→ **REQUIRED TASKS**
(a) According to the court opinion on Farr's complaint below, what sentence did the Kent County Circuit Court impose for the murder charge?
(b) Extend the court opinion on Farr's complaint by writing what comes after its final sentence.

→ **SELECTED EXCERPT**
Case Information
UNITED STATES DISTRICT COURT EASTERN DISTRICT OF MICHIGAN NORTHERN DIVISION
DOMONIQUE DEMETRIS FARR, [1]
Plaintiff, Case No. 1:25-cv-11706 v. Honorable Thomas L. Ludington
United States District Judge MICHAEL J. RIORDAN, [2]
Defendants,
_________________________________/
OPINION AND ORDER DISMISSING PLAINTIFF’S COMPLAINT
Currently before the Court is Plaintiff Domonique Farr’s pro se civil rights Complaint against Defendant Michael Riordan—a judge on the Michigan Court of Appeals. Because Plaintiff proceeds in forma pauperis , his Complaint is subject to Prison Litigation Reform Act screening for frivolity, immunity, and failure to state a claim. As explained below, Plaintiff’s Complaint does not survive this screening. Plaintiff’s Complaint fails to state a claim and seeks relief from an immune Defendant. So it will be dismissed.
I.
Plaintiff Dominique Demetris Farr’s three-page Complaint is difficult to understand. See generally ECF No. 1. But prior federal precedent that he initiated provides clarity. generally Farr v. Michigan Ct. of Appeals , No. 1:25-CV-263, 2025 WL 1134633 (W.D. Mich. Apr. 17, 2025) (denying Plaintiff’s federal habeas petition as time-barred).
Over a decade ago, Plaintiff pleaded guilty in state court to one count of second-degree murder in violation of M ICH . C OMP . L AWS § 750.317, and one count of felony-firearm in violation of M ICH . C OMP . L AWS § 750.227b. [3] See id. at *3. In January 2010, the Kent County Circuit Court sentenced Plaintiff to 23–60 years of imprisonment for the murder charge, and a consecutive two- year sentence for the felony-firearm charge. Id. Plaintiff did not appeal. Id. But, over five years later, he filed a motion for relief from judgment pursuant to Michigan Court Rule 6.502. Id. The state trial court denied that motion in early 2016. Id.

→ **SOURCE DATA**
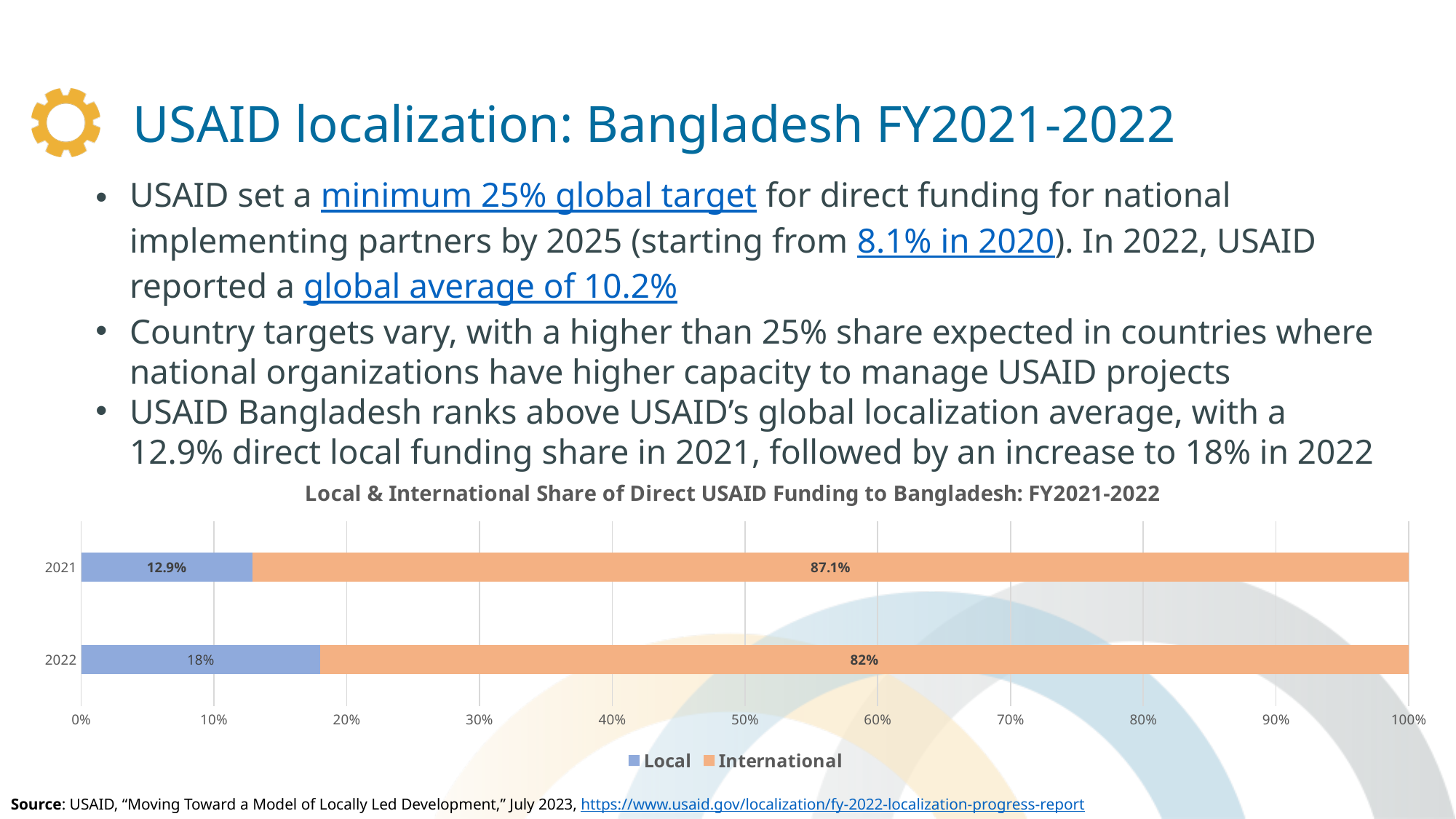
By how many percentage points did the Local share increase from 2021 to 2022? 5.1 Which year has the lower International share? 2022 How many series does the legend list? 2 What is the Local share of direct USAID funding to Bangladesh in 2021? 12.9% What kind of chart is shown on the slide? Stacked bar chart What is the title of the chart? Local & International Share of Direct USAID Funding to Bangladesh: FY2021-2022 What is the Local share in 2022? 18% Which year has the higher Local share? 2022 How many years are shown on the chart? 2 Is the International share larger in 2021 or 2022? 2021 What is the International share of direct USAID funding to Bangladesh in 2022? 82% What is the International share in 2021? 87.1%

→ **RESULTS OF THE EXERCISE**
(a) 23–60 years of imprisonment

(b)
On May 24, 2024, Plaintiff filed a habeas corpus complaint in the Michigan Court of Appeals. On October 9, 2024, a three-judge panel—led by presiding Judge Michael Riordan— denied Plaintiff’s complaint in a one-sentence summary order. See Farr v. Muskegon Corr. Facility Warden , No. 371090 (Mich. Ct. App.), ECF No. 22 (“The complaint for habeas corpus is denied.”). On May 22, 2025, the Michigan Supreme Court denied Plaintiff leave to appeal . Farr v. Muskegon Corr. Facility Warden , 20 N.W.3d 555 (Mich. 2025) (“[W]e are not persuaded that the questions presented should be reviewed by this Court.”).
Turning to federal court, Plaintiff filed a pro se Complaint on June 6, 2025. ECF No. 1. Plaintiff alleges that Judge Riordan—in his official capacity—deprived him of unspecified federal rights in violation of 42 U.S.C. § 1983 by denying his state habeas petition without “rebut[ting his] claims,” “counter[ing his] law with any substantive law,” or “invoke[ing] an independent and adequate state bar to relief.” at PageID.3. On June 13, 2025, Magistrate Judge David R. Grand granted Plaintiff’s application to proceed in forma pauperis (IFP). ECF No. 4.
II.
By proceeding IFP, Plaintiff’s Complaint is subject to Prisoner Litigation Reform Act (PLRA) screening. The PLRA provides that courts should dismiss an IFP complaint before service if the complaint is frivolous, malicious, fails to state a claim, or seeks monetary relief from an immune defendant. 28 U.S.C. § 1915(e)(2)(B).
A complaint is frivolous if it lacks any arguable basis in law or fact. See Denton v. Hernandez , 504 U.S. 25, 31 (1992); Neitzke v. Williams , 490 U.S. 319, 325 (1989). And a complaint fails to state a claim if, even when construed liberally, Haines v. Kerner , 404 U.S. 519, 520–21 (1972), it does not include “a short and plain statement of the claim” showing entitlement to relief and “a demand for the relief sought[.]” See F ED R. IV P. 8. Bare “labels and conclusions” or “naked assertions” are insufficient. See Ashcroft v. Iqbal , 556 U.S. 662, 678 (2009); Bell Atl. Corp. v. Twombly , 550 U.S. 544, 555–57, 679 (2007). Instead, the complaint must include sufficient factual allegations to push its claims “across the line from conceivable to plausible.” Twombly , 550 U.S. at 570.
III.
Plaintiff’s Complaint does not survive PLRA screening and must be dismissed, for three reasons.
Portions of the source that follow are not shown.